**Aim of the exercise**
Change every "nearer to" in the listing to "closer to", and leave everything else in the listing unchanged.

----- Provided data -----

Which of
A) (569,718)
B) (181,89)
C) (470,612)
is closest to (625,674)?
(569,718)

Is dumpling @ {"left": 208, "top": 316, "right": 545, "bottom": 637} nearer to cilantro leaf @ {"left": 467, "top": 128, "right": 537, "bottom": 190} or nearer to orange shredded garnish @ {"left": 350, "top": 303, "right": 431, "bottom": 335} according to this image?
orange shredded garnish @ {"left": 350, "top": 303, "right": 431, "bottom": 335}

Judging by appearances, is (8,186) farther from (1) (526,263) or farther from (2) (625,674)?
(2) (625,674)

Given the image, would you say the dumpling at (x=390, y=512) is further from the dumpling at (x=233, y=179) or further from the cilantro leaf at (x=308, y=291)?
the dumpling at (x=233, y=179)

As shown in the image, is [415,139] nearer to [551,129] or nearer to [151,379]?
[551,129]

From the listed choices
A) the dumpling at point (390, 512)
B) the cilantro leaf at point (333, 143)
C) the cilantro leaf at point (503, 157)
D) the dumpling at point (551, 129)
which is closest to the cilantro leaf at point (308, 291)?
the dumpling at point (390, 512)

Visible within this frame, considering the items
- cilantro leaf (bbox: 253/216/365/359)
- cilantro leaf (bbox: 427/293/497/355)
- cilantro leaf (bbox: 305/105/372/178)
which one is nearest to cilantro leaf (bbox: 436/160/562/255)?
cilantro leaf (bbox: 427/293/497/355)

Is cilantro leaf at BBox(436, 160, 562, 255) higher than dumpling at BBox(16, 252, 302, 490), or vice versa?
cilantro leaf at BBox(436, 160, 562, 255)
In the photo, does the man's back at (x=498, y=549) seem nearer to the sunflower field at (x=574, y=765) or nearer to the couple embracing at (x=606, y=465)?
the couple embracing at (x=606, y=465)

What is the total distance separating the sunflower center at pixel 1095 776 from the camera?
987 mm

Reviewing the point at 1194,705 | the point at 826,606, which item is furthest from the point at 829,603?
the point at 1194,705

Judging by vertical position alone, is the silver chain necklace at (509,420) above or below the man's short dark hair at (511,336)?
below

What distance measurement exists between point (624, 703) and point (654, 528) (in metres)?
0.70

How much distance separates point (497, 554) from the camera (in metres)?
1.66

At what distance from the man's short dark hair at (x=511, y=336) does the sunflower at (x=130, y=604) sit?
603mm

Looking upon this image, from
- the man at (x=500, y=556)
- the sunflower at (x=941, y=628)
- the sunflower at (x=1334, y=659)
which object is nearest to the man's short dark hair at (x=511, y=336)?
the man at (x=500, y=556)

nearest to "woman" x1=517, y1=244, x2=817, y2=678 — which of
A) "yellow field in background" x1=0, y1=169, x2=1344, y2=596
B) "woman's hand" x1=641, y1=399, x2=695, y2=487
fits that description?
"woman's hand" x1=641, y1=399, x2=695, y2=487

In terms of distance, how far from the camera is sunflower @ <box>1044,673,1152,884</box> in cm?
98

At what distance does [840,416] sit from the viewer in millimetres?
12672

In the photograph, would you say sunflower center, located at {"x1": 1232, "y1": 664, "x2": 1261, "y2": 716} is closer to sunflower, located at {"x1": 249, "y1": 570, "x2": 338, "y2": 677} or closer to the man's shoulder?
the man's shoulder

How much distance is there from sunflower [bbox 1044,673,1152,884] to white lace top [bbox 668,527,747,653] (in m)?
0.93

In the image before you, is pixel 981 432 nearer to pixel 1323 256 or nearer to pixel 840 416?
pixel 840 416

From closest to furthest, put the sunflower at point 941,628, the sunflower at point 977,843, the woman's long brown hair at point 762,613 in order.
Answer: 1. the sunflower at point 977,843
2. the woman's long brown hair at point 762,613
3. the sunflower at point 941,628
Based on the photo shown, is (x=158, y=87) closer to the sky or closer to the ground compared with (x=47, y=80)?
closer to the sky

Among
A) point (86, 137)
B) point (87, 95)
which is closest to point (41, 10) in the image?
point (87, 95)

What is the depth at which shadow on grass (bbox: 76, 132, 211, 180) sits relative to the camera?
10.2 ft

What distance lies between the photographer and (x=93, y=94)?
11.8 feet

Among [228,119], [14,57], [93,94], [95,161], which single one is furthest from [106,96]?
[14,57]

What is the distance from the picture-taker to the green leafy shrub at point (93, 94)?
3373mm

-----

**Output below**
Which of
A) (569,718)
B) (181,89)
C) (470,612)
is closest to (625,674)?
(569,718)

Is dumpling @ {"left": 208, "top": 316, "right": 545, "bottom": 637} closer to cilantro leaf @ {"left": 467, "top": 128, "right": 537, "bottom": 190} or closer to orange shredded garnish @ {"left": 350, "top": 303, "right": 431, "bottom": 335} according to this image?
orange shredded garnish @ {"left": 350, "top": 303, "right": 431, "bottom": 335}

Judging by appearances, is (8,186) farther from (1) (526,263) or farther from (2) (625,674)?
(2) (625,674)

Given the image, would you say the dumpling at (x=390, y=512) is further from the dumpling at (x=233, y=179) or further from the cilantro leaf at (x=308, y=291)?
the dumpling at (x=233, y=179)

As shown in the image, is [415,139] closer to [551,129] or closer to [151,379]?
[551,129]

From the listed choices
A) the dumpling at point (390, 512)
B) the cilantro leaf at point (333, 143)
C) the cilantro leaf at point (503, 157)
D) the dumpling at point (551, 129)
which is closest to the cilantro leaf at point (308, 291)?
the dumpling at point (390, 512)

Visible within this frame, considering the items
- cilantro leaf (bbox: 253/216/365/359)
- cilantro leaf (bbox: 427/293/497/355)
- cilantro leaf (bbox: 305/105/372/178)
which one is nearest to cilantro leaf (bbox: 436/160/562/255)?
cilantro leaf (bbox: 427/293/497/355)

Is cilantro leaf at BBox(436, 160, 562, 255) higher than dumpling at BBox(16, 252, 302, 490), or vice versa?
cilantro leaf at BBox(436, 160, 562, 255)
In the photo, does the man's back at (x=498, y=549) seem closer to the sunflower field at (x=574, y=765) or closer to the couple embracing at (x=606, y=465)?
the couple embracing at (x=606, y=465)

What is the total distance separating the sunflower center at pixel 1095 776 from the camera?
987 mm

Reviewing the point at 1194,705 | the point at 826,606, which item is furthest from the point at 829,603?
the point at 1194,705

Judging by vertical position alone, is the silver chain necklace at (509,420) above or below the man's short dark hair at (511,336)?
below

What distance measurement exists between point (624, 703) and point (654, 528) (in metres)?
0.70

How much distance separates point (497, 554) from the camera (in metres)?
1.66

At what distance from the man's short dark hair at (x=511, y=336) does the sunflower at (x=130, y=604) sit?
603mm

Looking upon this image, from
- the man at (x=500, y=556)
- the sunflower at (x=941, y=628)
- the sunflower at (x=1334, y=659)
which object is nearest to the man's short dark hair at (x=511, y=336)?
the man at (x=500, y=556)

nearest to "woman" x1=517, y1=244, x2=817, y2=678 — which of
A) "yellow field in background" x1=0, y1=169, x2=1344, y2=596
B) "woman's hand" x1=641, y1=399, x2=695, y2=487
fits that description?
"woman's hand" x1=641, y1=399, x2=695, y2=487

In terms of distance, how far from the camera is sunflower @ <box>1044,673,1152,884</box> in cm?
98

At what distance does [840,416] sit from the viewer in millimetres?
12672

In the photograph, would you say sunflower center, located at {"x1": 1232, "y1": 664, "x2": 1261, "y2": 716} is closer to sunflower, located at {"x1": 249, "y1": 570, "x2": 338, "y2": 677} or closer to the man's shoulder?
the man's shoulder

How much distance is there from sunflower [bbox 1044,673,1152,884] to white lace top [bbox 668,527,747,653] (in m)?
0.93

In the image before you, is pixel 981 432 closer to pixel 1323 256 or closer to pixel 840 416?
pixel 840 416

From closest to furthest, put the sunflower at point 941,628, the sunflower at point 977,843, the woman's long brown hair at point 762,613 in order.
Answer: 1. the sunflower at point 977,843
2. the woman's long brown hair at point 762,613
3. the sunflower at point 941,628
Based on the photo shown, is (x=158, y=87) closer to the sky or closer to the ground compared with (x=47, y=80)?
closer to the sky

Among
A) point (86, 137)
B) point (87, 95)
which is closest to point (41, 10) in the image?
point (87, 95)

What is the depth at which shadow on grass (bbox: 76, 132, 211, 180) sits relative to the camera?
10.2 ft

What distance lies between the photographer and (x=93, y=94)?
11.8 feet

Among [228,119], [14,57], [93,94], [95,161], which single one is furthest from [106,96]?
[14,57]

What is the distance from the picture-taker to the green leafy shrub at point (93, 94)?
3373mm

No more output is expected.